What the Commission announced - and why it falls short
Recent initiatives - branded as "akin to a CERN for AI" - include "AI Gigafactories," a network of supercomputers across Europe, and "AI for Science" calls under Horizon Europe. These are useful pieces, but they don't add up to a CERN for AI. They lack the legal foundation, independence, governance and long-term funding that made CERN work.
Without those elements, Europe will keep outsourcing core AI capability to non-European actors and remain dependent on external platforms and models. That is a sovereignty risk and a missed economic opportunity.
What made CERN work
There is a proven blueprint. CAIRNE (the Confederation of Laboratories for Artificial Intelligence Research in Europe) highlights six attributes behind CERN's success:
- Treaty-based foundation: An intergovernmental convention confers political legitimacy and stable financing.
- Independence: No direct control by industry, single nations or single organisations; funding is public to prevent private capture.
- Balanced governance: Each member state appoints both a scientific and a political delegate to the governing body.
- Substantial, long-term funding: Commitments extend beyond electoral cycles, enabling multi-decade projects.
- Physical concentration: Talent, compute and infrastructure in one place to create critical mass for hard technical challenges.
- Circulation of expertise: Researchers gather, collaborate, then return to home institutions and companies - spreading knowledge and networks across Europe.
These principles made CERN a global reference point in particle physics and even sparked breakthroughs like the World Wide Web. They are as relevant now as they were in 1954.
For context on how this model was set up and sustained, see CERN's official overview. And for the supercomputing backbone that already exists in Europe, see the EuroHPC Joint Undertaking.
What a real "CERN for AI" would require
- A multilateral treaty: Create a new intergovernmental organisation dedicated to AI research, evaluation and foundational infrastructure.
- Public funding only: Industry collaborates through open calls, testbeds and consortia, but cannot direct the agenda.
- Dual-delegate governance: Every member state appoints one scientific and one political representative to reconcile ambition with accountability.
- Decade-scale budgets: Lock in commitments sufficient to build and operate leading compute, data, evaluation and safety facilities.
- One primary campus, distributed satellites: Concentrate core capabilities in a flagship site, with linked national nodes for domain-specific programs.
- Mobility programs: Fund fellowships and exchanges so researchers rotate through and carry expertise back to their labs and companies.
Why this matters for science and research leaders
Without a treaty-grade institution, Europe will continue to trail in foundational model R&D, evaluation standards and critical data/compute access.

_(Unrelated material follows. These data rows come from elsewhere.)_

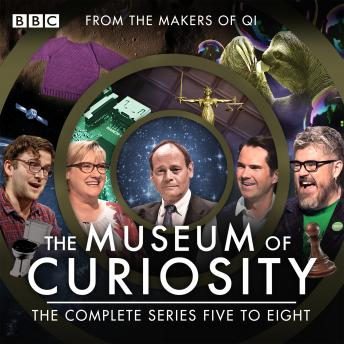 The Museum of Curiosity: Series 5-8: The BBC Radio 4 comedy series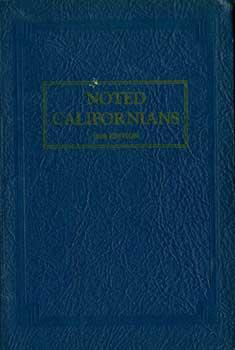 Noted Californians. 1929 Edition.: Noted Californians Co.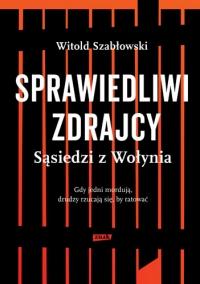 Sprawiedliwi zdrajcy. Sąsiedzi z Wołynia - Witold Szabłowski | mała okładka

That weakens bargaining position, slows translation into industry, and fragments efforts across national programs. A proper CERN for AI would reduce duplication, set common benchmarks, and provide shared infrastructure at a scale individual countries cannot achieve.
Practical steps to move from talk to action
- Form a member-state coalition: Assemble a core group willing to draft and sign a convention, then invite broader accession.
- Define a narrow, high-impact mandate: Focus on foundational models, evaluation and safety, open science infrastructure, and talent programs.
- Commit real compute and data: Pool and expand EuroHPC-grade resources, with guaranteed researcher access and transparent allocation.
- Stand up interim structures: Launch a legal pre-entity to scope governance, site selection and budget, while aligning existing national labs.
- Lock in mobility and training: Fund fellowships, sabbaticals and technical residencies tied to shared research roadmaps.
Bottom line
Europe does not need another label on existing programs. It needs an institution built with the same seriousness that created CERN. That means a treaty, independence, long-term money, a central site and a plan to circulate expertise back into every member state.
If the goal is AI sovereignty, a coalition of EU member states and like-minded countries should commit to a real CERN for AI - in name, structure and scale - and get the convention process underway now.